Our previous study suggested that anti-CD20 monotherapy can prevent T1D (15). To further improve the efficacy of treatment, we tested the combination treatment of anti-hCD20/oral anti-CD3 in hCD20/NOD mice. We treated a group of 9-week-old prediabetic female hCD20/NOD mice with four doses of mouse anti-hCD20 monoclonal antibody intravenously from days 0–9, as described previously (15). Simultaneously, mice were treated with five doses of 0.5 μg/kg of hamster anti-mouse CD3 daily by oral gavage from days 0–4. Groups of mice treated with mouse IgG/oral anti-CD3, anti-hCD20/oral hamster IgG, or mouse IgG/oral hamster IgG were set up as controls. By 35 weeks of age, mice treated with anti-hCD20/oral anti-CD3 were significantly protected from diabetes. Only 20% of the mice developed diabetes (Fig. 1), although mouse IgG/oral anti-CD3 and anti-hCD20/oral hamster IgG treatment also delayed diabetes development compared with the mouse IgG/oral hamster IgG control treatment. Compared with anti-CD20 monotherapy, the anti-hCD20/oral anti-CD3 treatment improved protection from disease development.
Anti-hCD20/oral anti-CD3 combination therapy reversed diabetes in the majority of hCD20/NOD mice with newly diagnosed T1D.
Previously, we showed that anti-CD20 treatment reversed diabetes in about one-third of newly diagnosed diabetic mice. To determine whether the addition of oral anti-CD3 can improve the therapeutic efficacy of anti-CD20 treatment, we treated new-onset diabetic hCD20/NOD mice (blood glucose level 250–500 mg/dL) within 1 week of diagnosis with anti-hCD20, oral anti-CD3, or both (n = 18) or control mouse IgG/hamster IgG (n = 8), using the same regimen as in the prevention study. Diabetic hCD20/NOD mice were given daily subtherapeutic subcutaneous insulin while being treated to maintain the animals in a hyperglycemic state but in relatively good general health. Their blood glucose level was monitored every 24 ± 1–2 h, and insulin was withdrawn if blood glucose was <250 mg/dL. Of the 18 diabetic mice treated with anti-hCD20/oral anti-CD3, 12 (66.67%) demonstrated declining blood glucose levels and required no further insulin treatment, remaining euglycemic for >1 month after treatment (Table 1). Four of these 12 mice remained euglycemic for >120 days when the experiment was terminated (data not shown). Six mice did not become euglycemic after treatment with combined therapy, although they had the same immunological response to the antibody treatment as the responders. A possible reason for this finding was that the islets in these six mice had insufficient remaining β-cells because their blood glucose levels were already very high when they received treatment. In contrast, none of the IgG-treated mice had a sustained decline of blood glucose level, and all continued to require treatment with insulin (Table 1). The combination treatment greatly increased the disease remission rate compared with anti-hCD20 or oral anti-CD3 monotherapy (Table 1).
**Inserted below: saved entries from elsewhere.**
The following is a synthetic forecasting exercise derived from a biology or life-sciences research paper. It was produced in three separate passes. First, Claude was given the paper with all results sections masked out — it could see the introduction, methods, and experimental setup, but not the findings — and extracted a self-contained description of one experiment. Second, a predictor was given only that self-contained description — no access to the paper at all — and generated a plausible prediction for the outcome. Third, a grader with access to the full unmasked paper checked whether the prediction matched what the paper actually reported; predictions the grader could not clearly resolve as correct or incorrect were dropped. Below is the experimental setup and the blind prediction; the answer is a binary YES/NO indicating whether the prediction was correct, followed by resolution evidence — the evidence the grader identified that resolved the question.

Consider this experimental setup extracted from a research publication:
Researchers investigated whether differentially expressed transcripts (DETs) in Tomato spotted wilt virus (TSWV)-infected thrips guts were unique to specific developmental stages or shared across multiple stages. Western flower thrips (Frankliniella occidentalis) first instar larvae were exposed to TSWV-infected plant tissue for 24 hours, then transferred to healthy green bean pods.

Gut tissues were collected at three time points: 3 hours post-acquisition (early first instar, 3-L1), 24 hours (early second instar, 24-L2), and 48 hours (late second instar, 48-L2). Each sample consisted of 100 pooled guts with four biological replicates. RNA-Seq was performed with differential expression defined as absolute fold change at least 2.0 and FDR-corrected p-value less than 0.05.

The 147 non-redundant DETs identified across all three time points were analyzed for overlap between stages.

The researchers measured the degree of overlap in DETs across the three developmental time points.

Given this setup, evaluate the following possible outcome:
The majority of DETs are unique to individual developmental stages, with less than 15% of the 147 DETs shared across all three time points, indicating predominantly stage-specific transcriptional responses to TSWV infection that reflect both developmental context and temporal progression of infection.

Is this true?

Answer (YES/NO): YES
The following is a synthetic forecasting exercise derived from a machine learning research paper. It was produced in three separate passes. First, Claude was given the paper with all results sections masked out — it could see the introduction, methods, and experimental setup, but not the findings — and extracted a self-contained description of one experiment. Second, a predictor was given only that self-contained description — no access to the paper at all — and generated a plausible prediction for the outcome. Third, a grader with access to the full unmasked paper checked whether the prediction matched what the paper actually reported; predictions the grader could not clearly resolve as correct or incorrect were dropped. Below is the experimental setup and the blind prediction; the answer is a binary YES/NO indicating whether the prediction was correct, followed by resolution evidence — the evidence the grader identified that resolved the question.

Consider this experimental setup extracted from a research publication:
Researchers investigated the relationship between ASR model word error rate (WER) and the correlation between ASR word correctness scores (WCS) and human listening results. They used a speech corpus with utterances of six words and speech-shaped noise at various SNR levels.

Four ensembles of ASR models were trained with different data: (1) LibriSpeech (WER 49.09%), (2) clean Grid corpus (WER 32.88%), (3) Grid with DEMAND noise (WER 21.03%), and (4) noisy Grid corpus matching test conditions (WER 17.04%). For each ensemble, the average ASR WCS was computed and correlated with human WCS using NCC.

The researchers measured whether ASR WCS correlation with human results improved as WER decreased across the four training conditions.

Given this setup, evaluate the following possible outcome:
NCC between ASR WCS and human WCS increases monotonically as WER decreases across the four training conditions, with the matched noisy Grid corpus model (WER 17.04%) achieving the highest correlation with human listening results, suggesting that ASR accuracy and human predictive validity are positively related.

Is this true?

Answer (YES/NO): NO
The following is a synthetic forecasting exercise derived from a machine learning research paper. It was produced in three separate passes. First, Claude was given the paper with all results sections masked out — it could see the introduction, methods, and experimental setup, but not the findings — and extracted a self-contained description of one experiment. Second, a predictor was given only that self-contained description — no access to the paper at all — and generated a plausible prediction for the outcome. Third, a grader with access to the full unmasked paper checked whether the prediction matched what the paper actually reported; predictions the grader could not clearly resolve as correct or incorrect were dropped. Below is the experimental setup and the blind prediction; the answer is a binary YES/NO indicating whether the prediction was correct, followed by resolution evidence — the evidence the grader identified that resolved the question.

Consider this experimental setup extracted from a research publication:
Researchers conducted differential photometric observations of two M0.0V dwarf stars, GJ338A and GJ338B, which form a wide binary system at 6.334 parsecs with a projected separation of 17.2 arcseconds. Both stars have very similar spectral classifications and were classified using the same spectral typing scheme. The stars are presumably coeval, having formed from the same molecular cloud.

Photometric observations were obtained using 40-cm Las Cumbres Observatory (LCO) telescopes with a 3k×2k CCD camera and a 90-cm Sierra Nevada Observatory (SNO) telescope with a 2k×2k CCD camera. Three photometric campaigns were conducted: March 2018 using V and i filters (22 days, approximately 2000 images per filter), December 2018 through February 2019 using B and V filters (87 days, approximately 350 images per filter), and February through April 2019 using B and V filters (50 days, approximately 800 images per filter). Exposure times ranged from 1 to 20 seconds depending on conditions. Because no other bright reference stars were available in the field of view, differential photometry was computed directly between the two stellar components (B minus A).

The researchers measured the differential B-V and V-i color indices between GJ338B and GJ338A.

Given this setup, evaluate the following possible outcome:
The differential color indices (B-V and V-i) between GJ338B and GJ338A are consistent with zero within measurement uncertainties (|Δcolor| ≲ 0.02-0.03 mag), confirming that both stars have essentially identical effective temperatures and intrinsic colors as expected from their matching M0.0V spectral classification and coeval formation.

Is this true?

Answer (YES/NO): NO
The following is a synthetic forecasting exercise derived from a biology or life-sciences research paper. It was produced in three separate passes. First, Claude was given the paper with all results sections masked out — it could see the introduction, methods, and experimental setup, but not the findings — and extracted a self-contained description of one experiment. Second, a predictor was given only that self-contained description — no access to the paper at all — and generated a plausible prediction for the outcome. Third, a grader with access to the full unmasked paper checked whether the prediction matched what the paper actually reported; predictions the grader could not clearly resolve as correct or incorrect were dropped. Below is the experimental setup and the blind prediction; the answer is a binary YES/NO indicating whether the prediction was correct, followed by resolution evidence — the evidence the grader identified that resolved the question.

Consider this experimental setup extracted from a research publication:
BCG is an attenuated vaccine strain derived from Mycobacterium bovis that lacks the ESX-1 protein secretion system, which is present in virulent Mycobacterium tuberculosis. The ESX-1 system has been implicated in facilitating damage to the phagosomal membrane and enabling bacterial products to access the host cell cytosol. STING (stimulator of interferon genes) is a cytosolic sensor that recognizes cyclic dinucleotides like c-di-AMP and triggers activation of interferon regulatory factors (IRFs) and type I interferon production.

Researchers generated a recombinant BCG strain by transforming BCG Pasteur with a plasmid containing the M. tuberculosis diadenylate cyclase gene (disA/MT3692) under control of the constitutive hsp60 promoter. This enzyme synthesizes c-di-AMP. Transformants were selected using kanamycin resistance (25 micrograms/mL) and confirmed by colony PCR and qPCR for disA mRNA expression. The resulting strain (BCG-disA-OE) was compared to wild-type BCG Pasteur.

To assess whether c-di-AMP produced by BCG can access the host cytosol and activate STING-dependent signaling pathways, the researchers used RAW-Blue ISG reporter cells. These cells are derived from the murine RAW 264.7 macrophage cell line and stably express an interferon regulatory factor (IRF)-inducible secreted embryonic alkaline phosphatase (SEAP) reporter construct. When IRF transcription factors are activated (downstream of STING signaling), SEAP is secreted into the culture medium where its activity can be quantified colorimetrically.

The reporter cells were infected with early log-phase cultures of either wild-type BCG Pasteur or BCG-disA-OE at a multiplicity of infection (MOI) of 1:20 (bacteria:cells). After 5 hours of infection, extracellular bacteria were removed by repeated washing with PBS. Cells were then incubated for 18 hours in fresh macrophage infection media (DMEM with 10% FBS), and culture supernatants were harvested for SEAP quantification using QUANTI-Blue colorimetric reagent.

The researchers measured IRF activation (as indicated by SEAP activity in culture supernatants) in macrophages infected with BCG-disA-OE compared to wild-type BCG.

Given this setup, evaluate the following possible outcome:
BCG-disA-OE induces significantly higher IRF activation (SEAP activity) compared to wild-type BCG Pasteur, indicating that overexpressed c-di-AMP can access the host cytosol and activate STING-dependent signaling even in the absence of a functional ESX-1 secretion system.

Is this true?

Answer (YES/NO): YES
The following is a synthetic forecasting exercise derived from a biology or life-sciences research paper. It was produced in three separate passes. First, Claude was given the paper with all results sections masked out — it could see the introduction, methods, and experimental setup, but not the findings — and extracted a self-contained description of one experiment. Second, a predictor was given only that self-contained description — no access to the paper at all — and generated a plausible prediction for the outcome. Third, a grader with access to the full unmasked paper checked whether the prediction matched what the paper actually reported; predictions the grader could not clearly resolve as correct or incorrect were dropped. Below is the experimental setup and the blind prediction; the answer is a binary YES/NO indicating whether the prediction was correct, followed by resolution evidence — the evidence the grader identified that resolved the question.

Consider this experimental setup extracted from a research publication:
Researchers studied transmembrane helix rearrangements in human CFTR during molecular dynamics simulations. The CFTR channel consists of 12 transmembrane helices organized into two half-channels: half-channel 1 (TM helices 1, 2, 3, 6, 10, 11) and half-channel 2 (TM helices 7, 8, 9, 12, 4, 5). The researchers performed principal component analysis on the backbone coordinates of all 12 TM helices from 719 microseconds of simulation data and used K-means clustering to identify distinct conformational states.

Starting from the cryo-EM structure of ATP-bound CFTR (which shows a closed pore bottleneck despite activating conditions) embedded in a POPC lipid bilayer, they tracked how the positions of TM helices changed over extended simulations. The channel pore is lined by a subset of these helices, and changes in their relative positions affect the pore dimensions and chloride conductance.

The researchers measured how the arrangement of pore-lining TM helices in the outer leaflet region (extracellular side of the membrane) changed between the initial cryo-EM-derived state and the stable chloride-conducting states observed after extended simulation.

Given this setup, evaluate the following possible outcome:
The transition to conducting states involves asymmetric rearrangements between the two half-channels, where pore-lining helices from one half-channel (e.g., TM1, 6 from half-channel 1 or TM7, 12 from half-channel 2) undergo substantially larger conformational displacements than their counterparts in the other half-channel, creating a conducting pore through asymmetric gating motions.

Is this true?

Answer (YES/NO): YES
To investigate whether the combined treatment suppressed cellular infiltration in the pancreatic islets, we collected pancreata randomly from mice treated with anti-hCD20/oral anti-CD3 or mouse IgG/hamster IgG control at different time points (15 days, 1 month, and 3 months posttreatment). Insulitis scores in these mice are shown in Fig. 2. It is interesting that there was a significant reduction of insulitis 1 month after treatment (P = 0.017), but otherwise, there were no significant differences in cellular infiltration in mice treated with anti-hCD20/oral anti-CD3 compared with those treated with control IgGs (15 days P = 0.133; 3 months P = 0.264), although there was a trend toward fewer islets having >75% infiltration in the mice treated with anti-hCD20/oral anti-CD3.
Anti-hCD20/oral anti-CD3 treatment expanded the CD4+Foxp3+ Treg compartment.
As shown earlier, we observed a synergistic protective effect of anti-hCD20/oral anti-CD3 treatment on diabetes prevention and reversal. However, the insulitis data suggest that the combined treatment had only a transient effect on the clearance of infiltrates. One possible explanation is that the combined treatment enhanced immune tolerance to control the inflammation in pancreatic islets. To understand the mechanisms by which the antibodies improved diabetes prevention and reversal, we studied the effect of combined treatment on the CD4+Foxp3+ Treg compartment. Compared with the mouse IgG/oral hamster IgG and mouse IgG/oral anti-CD3 groups, we found significantly more CD4+Foxp3+ Tregs in both spleen and pancreatic draining lymph nodes in anti-hCD20–treated groups combined either with oral anti-CD3 or hamster IgG (Fig. 3A). Significantly more CD4+Foxp3+ Tregs were also observed in islet-infiltrating cells from mice treated with anti-hCD20 (data not shown). The result indicates that anti-hCD20 rather than oral anti-CD3 induces the expansion of CD4+Foxp3+ Tregs, which is consistent with our previous studies showing that B-cell depletion induced CD4+Foxp3+ Tregs (15) but that oral anti-CD3 treatment did not (25).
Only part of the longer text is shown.